▶ **Verilen görev A**:
Gürültünün doğrudan kuvvetlendirilmesine dayanan RSÜ metnine göre şu soruları yanıtlayın:
(i) Bu yapıların tasarımındaki asıl zorluk nerededir?
(ii) Devre içindeki gürültü kaynaklarıyla ilgili en temel sakınca nedir?
(iii) İstenmeyen işaretlerin etkilerini en aza indirmek için gürültünün üretildiği alt devreye ne uygulanmalıdır?

___ Kaynak ___

Gürültünün doğrudan kuvvetlendirilmesine dayan RSÜ’ nin devre gerçeklemelerinde Şekil 2’ de görüldüğü ısıl veya saçılma gürültüsü gibi fiziksel gürültü üreten kaynaklar kullanılmaktadır [104]. Daha sonra kuvvetlendirilen gürültü işareti belirlenen bir referansla karşılaştırılıp rastgele ‘1’ ve ‘0’ bit dizisi çıkışı elde edilir. Bu yapıların tasarımındaki asıl zorluk kuvvetlendiricinin tasarımındadır. Kuvvetlendiricilerin yüksek kazançlı, geniş bantlı, düşük giriş kapasiteli ve çıkışında düşük 1/f gürültüsü üretmesi gerekmektedir. Bu sayede kuvvetlendirilecek gürültü beyaz gürültü özelliğini koruyabilecektir. Ancak kuvvetlendirici tasarımında bu dengeyi kurabilmek oldukça zordur. Bu sorunların üstesinden gelmek için giriş kapasitesi ve kazanç-bant genişliği çarpımı istenilen büyüklükte tasarlanmakta ve oluşacak olan yüksek seviyedeki 1/f gürültüsü bir filtre yardımı ile süzülmekte ya da birim güç spektrumu seviyesine kadar bastırılmaktadır. Bu gereksinim de devrenin tasarım yükünü arttırmaktadır. Ayrıca bu tür kaynakların devre üzerinde gerçekleşmesinin bazı sakıncaları ortaya çıkmıştır. Bu sakıncalardan en temel olanı devre içinde var olan gürültü kaynaklarının ürettikleri işaretlerin çok düşük güçlü olmaları, dolayısıyla devredeki istenmeyen işaretlerden etkilenmeleridir [105]. Analog ve sayısal blokların birlikte gerekçelendiği karışık devre yapılarında, besleme ve toprak uçlarındaki muhtemelen periyodik olan istenmeyen işaret seviyelerinin, fiziksel gürültü işaretlerinin ürettiği gürültünün tipik seviyelerin çok üstünde olduğu bilinmektedir. Bu nedenle fiziksel gürültünün kuvvetlendirilerek kullanıldığı tümleşik RSÜ’ lerinde, bu tür rastlantısal olmayan istenmeyen işaretlerin etkilerini en aza indirmek için, gürültünün ürettiği alt devreye çok dikkatli bir şekilde elektromanyetik ekranlamanın uygulanması gerekmektedir [106]. Ancak üretilen fiziksel gürültü bu etkilerden mutlaka biraz etkileneceğinden, tüm devre ortamında üretilen fiziksel gürültünün aslında bozulmuş gürültü işareti olduğu düşünülmelidir [107].

10

Journal of the Faculty of Engineering and Architecture of Gazi University

Şekil 2. Gürültünün Doğrudan Kuvvetlendirilmesi Yöntemi ile RSÜ devresi [104]. (RNG circuit with the method of direct reinforcement of noise)

___ Veri kümesi satırları ___

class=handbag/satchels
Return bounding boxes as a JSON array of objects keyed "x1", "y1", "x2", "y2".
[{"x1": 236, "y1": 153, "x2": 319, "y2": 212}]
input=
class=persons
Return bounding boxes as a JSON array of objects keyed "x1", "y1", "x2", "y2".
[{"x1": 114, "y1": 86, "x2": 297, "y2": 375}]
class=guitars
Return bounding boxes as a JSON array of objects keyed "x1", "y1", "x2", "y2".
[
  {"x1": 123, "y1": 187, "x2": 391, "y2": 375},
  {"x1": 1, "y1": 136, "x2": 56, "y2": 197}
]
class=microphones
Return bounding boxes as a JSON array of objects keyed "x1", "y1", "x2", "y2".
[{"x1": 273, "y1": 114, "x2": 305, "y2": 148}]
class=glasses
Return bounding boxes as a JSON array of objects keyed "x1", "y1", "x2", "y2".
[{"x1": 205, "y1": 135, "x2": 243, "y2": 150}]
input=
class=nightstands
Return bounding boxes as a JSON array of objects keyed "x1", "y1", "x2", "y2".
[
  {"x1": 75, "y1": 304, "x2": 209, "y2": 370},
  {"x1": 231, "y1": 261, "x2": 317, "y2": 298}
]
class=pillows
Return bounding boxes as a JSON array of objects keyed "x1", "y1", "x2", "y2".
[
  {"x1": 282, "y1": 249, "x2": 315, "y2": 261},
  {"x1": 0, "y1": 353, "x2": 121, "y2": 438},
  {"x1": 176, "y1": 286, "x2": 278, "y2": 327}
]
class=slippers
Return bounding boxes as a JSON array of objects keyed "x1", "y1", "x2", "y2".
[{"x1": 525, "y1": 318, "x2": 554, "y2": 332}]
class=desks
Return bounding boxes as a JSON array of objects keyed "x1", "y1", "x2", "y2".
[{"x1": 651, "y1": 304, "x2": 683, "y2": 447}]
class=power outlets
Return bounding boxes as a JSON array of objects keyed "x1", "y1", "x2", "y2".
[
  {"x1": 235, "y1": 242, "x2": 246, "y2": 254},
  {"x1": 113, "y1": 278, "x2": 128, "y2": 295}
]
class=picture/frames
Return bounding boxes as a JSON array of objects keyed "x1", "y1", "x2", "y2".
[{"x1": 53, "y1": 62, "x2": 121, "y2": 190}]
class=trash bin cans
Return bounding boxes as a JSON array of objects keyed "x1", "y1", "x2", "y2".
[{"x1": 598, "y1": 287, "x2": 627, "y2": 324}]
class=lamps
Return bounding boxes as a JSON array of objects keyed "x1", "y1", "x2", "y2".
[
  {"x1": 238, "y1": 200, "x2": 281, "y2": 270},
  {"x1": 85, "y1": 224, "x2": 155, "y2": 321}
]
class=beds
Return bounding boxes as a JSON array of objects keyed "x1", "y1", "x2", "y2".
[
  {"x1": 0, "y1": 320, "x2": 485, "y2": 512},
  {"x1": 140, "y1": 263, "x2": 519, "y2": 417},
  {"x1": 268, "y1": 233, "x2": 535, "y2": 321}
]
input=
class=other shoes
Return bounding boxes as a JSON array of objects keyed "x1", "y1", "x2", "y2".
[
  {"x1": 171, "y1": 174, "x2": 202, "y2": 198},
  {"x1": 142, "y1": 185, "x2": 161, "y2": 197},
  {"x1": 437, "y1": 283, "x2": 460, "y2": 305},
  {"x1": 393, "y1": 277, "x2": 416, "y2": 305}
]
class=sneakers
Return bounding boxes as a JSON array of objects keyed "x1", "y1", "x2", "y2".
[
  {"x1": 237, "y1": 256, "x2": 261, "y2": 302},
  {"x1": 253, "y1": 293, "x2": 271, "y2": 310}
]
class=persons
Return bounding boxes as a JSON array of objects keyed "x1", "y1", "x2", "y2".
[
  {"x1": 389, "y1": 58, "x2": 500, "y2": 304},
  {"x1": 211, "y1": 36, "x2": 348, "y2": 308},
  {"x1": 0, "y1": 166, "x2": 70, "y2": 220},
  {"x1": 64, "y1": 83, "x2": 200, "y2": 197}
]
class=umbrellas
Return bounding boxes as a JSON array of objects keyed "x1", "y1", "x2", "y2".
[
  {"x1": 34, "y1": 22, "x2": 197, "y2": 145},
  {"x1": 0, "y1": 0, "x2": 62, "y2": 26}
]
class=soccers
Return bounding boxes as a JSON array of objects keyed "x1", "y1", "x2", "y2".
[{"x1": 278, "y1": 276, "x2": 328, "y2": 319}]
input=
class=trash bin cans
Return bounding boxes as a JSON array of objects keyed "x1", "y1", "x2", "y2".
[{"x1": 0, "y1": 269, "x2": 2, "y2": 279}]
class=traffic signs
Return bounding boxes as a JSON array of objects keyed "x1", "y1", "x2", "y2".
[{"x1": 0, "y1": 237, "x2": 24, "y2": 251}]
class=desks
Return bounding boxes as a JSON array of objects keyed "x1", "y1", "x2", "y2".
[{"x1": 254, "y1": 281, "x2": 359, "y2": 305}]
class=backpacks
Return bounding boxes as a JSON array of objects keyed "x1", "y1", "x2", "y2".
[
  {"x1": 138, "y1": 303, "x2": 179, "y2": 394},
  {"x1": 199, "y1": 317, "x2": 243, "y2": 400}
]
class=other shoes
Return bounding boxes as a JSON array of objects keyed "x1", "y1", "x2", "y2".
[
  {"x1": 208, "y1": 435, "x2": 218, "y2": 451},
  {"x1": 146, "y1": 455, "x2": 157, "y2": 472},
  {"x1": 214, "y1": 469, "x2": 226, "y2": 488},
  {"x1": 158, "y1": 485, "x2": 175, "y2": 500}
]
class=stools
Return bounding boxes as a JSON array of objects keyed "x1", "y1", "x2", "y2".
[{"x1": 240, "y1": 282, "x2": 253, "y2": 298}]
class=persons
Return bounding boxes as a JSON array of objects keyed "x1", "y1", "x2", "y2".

___

▶ **Verilen görev B**: Satırlardan, "class=stools" içeren satırdan başlayıp satırların sonuna kadar olan kısmı hiç değiştirmeden alıntılayın. Başlangıç satırı da dahil olsun.

▶ **Çözüm A**:
(i) Kuvvetlendiricinin tasarımındadır.
(ii) Ürettikleri işaretlerin çok düşük güçlü olması ve bu yüzden devredeki istenmeyen işaretlerden etkilenmeleridir.
(iii) Çok dikkatli bir şekilde elektromanyetik ekranlama uygulanmalıdır.

▶ **Çözüm B**:
class=stools
Return bounding boxes as a JSON array of objects keyed "x1", "y1", "x2", "y2".
[{"x1": 240, "y1": 282, "x2": 253, "y2": 298}]
class=persons
Return bounding boxes as a JSON array of objects keyed "x1", "y1", "x2", "y2".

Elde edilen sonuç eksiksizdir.